The proposal brought forward by Prime Minister Benjamin Netanyahu follows rare violent protests last month by Druze residents of the Golan Heights against the construction of wind turbines on the strategically placed plateau.
Druze leaders said the demonstrations were connected to frustration over the lack of construction and housing in their communities in the Galilee.
Government officials said the two issues were separate and that the Druze community on the Israeli Golan had been influenced by incitement by their brethren on the Syrian side of the Heights, who were exploiting the issue of the turbines, which had been agreed upon previously.
“Today, we are bringing a plan to advance construction in, and the strengthening of, the Druze and Circassian communities,” Netanyahu said at the start of the weekly Cabinet meeting. “We are going to invest unprecedented efforts and resources in order to close the gaps in housing, planning and development.”
The premier had met with Sheikh Mowafaq Tarif, qadi (spiritual leader) of the Druze in Israel, and agreed to his request to freeze construction of the turbines over the Id al-Adha holiday, which is observed by both Druze and Muslims.
Work on the turbines may resume as soon as Tuesday.
Netanyahu said that he was aware of the “distress” in the Druze communities over the housing shortage, calling it a “major problem.”
“We want to deal with it and do so in a way that will really lift the impediments to planning and developing housing in the communities, including advancing new neighborhoods for discharged soldiers and young couples,” Netanyahu said.
“People are being discharged from service, sometimes outstanding service, and afterwards they are unable to even buy a room.

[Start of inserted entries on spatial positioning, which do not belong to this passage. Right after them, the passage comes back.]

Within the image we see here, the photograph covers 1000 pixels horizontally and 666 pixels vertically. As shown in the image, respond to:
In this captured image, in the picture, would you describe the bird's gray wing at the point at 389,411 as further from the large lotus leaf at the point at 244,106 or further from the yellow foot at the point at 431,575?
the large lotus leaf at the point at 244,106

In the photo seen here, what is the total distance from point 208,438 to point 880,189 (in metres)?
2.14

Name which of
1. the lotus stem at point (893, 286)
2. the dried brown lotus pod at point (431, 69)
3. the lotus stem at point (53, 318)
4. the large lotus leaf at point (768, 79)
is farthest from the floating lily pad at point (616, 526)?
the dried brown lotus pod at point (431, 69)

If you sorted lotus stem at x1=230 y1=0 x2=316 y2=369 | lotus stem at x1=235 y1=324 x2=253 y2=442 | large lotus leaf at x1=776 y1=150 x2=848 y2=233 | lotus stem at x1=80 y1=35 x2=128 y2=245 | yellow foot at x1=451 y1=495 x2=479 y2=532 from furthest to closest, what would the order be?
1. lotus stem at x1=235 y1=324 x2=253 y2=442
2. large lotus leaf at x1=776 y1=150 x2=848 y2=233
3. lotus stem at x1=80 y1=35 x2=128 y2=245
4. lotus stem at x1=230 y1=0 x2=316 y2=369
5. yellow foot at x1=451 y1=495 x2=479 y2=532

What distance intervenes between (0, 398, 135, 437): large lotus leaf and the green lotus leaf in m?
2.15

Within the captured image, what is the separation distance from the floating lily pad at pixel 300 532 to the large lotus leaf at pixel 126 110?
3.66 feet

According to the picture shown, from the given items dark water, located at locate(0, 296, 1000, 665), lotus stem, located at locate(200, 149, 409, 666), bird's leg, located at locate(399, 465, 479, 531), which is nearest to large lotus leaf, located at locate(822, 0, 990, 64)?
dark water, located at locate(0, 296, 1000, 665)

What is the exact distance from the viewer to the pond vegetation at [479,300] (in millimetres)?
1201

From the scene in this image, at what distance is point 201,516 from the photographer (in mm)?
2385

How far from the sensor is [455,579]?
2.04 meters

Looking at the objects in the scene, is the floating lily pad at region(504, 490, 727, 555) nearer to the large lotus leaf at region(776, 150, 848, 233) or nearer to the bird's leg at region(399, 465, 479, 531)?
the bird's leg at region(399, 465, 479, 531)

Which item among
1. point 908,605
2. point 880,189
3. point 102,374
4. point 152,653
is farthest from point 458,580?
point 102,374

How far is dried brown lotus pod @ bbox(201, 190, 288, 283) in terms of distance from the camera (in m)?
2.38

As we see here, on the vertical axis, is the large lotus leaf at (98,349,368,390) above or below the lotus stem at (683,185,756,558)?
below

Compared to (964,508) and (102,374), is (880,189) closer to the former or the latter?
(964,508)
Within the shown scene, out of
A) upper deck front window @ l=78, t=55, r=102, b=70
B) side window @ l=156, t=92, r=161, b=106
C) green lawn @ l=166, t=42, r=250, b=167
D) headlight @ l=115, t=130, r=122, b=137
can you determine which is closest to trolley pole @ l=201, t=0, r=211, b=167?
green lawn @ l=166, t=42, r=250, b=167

This hue and cry has reached us and we are dealing with it.”
Israeli Druze and Circassian men serve in the IDF, with a high proportion in combat roles.
As part of the plan, an interministerial committee—to be chaired by the director general of the Prime Minister’s Office—will be established to reduce the obstacles to housing development and planning in the communities, and the Druze and Circassian local authorities will receive budgetary assistance.
In addition, state land that is appropriate for the planning and development of new neighborhoods for discharged soldiers and young couples will be identified, and a new master plan for 2024-2028 for the Druze and Circassian communities will be prepared.